**WORK TO DO:**
A. Answer these questions using the G3SuperTimestream text:
(i) Which method does the text use to pass a flat memory buffer into a G3SuperTimestream?
(ii) How many channels and how many samples does the example int32 array have?
(iii) Which channel names does the code set?
B. Copy the G3SuperTimestream text word for word, from "Working in C++¶" to "and 1000 samples.".

Equivalently for float64 the precision is \(2^{-52}\) (2.2e-16) times magnitude, so with a precision of 0.001 we have dynamic range of about -4.5e12 to +4.5e12.
Working in C++¶
Here find an example of constructing a G3SuperTimestream from within
C++, using the method SetDataFromBuffer
to pass in a flat memory
buffer. It will copy data into a new numpy array from a C-ordered
memory block, allowing the caller to re-use the memory block. A rough
example is presented below; see also the implementation of
test_cxx_interface()
in G3SuperTimestream.cxx
.
// Consider int32 array with 3 channels and 1000 samples.
int shape[2] = {3, 1000};
int typenum = NPY_INT32;
// Use a flat buffer for storage.
void *buf = calloc(shape[0] * shape[1], sizeof(int32_t));
// ... fill up buf somehow ...
// Create and manage a new G3SuperTimestream.
auto ts = G3SuperTimestreamPtr(new G3SuperTimestream());
// Set the channel names and timestamps.
const char *chans[] = {"a", "b", "c"};
ts->names = G3VectorString(chans, std::end(chans));
ts->times = G3VectorTime();
for (int i=0; i<n_samps; i++)
ts->times.push_back(G3Time::Now());
// Set compression options?

**DATA SUPPLIED:**
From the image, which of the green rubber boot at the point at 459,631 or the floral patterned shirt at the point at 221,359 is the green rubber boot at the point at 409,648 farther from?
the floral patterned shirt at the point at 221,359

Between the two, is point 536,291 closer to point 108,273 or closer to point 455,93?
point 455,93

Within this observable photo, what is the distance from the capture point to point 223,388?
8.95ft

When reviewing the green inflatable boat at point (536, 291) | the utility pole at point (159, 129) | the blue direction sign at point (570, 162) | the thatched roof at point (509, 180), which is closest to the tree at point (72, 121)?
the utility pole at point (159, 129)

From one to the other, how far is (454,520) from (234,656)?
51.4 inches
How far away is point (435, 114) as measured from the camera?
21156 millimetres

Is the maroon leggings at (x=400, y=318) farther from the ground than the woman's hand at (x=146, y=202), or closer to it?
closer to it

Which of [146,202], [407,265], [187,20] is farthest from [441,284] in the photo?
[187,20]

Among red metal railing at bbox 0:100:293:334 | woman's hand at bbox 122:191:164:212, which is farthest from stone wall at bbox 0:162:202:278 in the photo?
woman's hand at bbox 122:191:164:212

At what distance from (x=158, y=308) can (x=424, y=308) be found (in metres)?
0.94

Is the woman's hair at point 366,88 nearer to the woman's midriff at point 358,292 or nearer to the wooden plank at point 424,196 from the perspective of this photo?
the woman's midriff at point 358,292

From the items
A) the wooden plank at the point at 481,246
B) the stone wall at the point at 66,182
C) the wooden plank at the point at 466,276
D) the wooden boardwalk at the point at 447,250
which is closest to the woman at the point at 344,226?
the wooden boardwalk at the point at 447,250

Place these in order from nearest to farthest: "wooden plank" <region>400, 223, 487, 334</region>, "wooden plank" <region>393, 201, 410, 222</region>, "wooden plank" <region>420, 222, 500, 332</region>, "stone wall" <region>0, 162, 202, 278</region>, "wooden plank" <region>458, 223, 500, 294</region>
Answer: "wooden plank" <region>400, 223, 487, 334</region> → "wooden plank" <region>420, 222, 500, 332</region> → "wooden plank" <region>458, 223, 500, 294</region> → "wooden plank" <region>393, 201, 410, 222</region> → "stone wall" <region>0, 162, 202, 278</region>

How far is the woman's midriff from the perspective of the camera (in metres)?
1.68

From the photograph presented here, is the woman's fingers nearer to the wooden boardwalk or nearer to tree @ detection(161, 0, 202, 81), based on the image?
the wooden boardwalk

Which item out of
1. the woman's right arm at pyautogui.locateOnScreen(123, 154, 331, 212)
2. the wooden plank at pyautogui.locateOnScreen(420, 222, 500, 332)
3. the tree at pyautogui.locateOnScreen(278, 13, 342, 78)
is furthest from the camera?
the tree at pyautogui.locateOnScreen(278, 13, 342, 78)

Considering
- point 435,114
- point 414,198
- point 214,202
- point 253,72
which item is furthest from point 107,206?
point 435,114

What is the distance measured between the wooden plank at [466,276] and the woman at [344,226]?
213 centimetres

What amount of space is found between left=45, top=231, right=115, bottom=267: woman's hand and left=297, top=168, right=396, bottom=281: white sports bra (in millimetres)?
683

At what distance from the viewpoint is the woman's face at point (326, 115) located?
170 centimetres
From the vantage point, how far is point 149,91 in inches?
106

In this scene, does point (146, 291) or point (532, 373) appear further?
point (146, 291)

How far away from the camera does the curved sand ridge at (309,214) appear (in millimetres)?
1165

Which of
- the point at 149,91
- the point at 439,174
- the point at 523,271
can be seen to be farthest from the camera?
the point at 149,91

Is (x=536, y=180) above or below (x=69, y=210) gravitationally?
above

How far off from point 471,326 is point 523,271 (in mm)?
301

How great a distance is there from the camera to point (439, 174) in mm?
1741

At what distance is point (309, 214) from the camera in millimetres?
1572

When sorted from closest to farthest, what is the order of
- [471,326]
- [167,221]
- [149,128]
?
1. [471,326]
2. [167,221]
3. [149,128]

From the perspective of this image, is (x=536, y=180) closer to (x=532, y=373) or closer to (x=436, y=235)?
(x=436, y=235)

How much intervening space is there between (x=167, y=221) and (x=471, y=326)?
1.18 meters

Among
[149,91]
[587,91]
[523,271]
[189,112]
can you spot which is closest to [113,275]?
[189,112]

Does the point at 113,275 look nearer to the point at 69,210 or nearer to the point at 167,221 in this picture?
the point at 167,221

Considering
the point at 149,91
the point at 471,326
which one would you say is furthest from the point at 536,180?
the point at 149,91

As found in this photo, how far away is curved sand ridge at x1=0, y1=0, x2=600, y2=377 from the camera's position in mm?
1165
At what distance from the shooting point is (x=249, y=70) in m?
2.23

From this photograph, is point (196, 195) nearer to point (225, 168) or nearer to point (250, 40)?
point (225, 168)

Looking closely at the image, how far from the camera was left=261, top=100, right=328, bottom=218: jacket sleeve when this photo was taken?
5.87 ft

**TASK-BY-TASK ANSWERS:**
A.
(i) SetDataFromBuffer
(ii) 3 channels and 1000 samples
(iii) "a", "b", and "c"

B.
Working in C++¶
Here find an example of constructing a G3SuperTimestream from within
C++, using the method SetDataFromBuffer
to pass in a flat memory
buffer. It will copy data into a new numpy array from a C-ordered
memory block, allowing the caller to re-use the memory block. A rough
example is presented below; see also the implementation of
test_cxx_interface()
in G3SuperTimestream.cxx
.
// Consider int32 array with 3 channels and 1000 samples.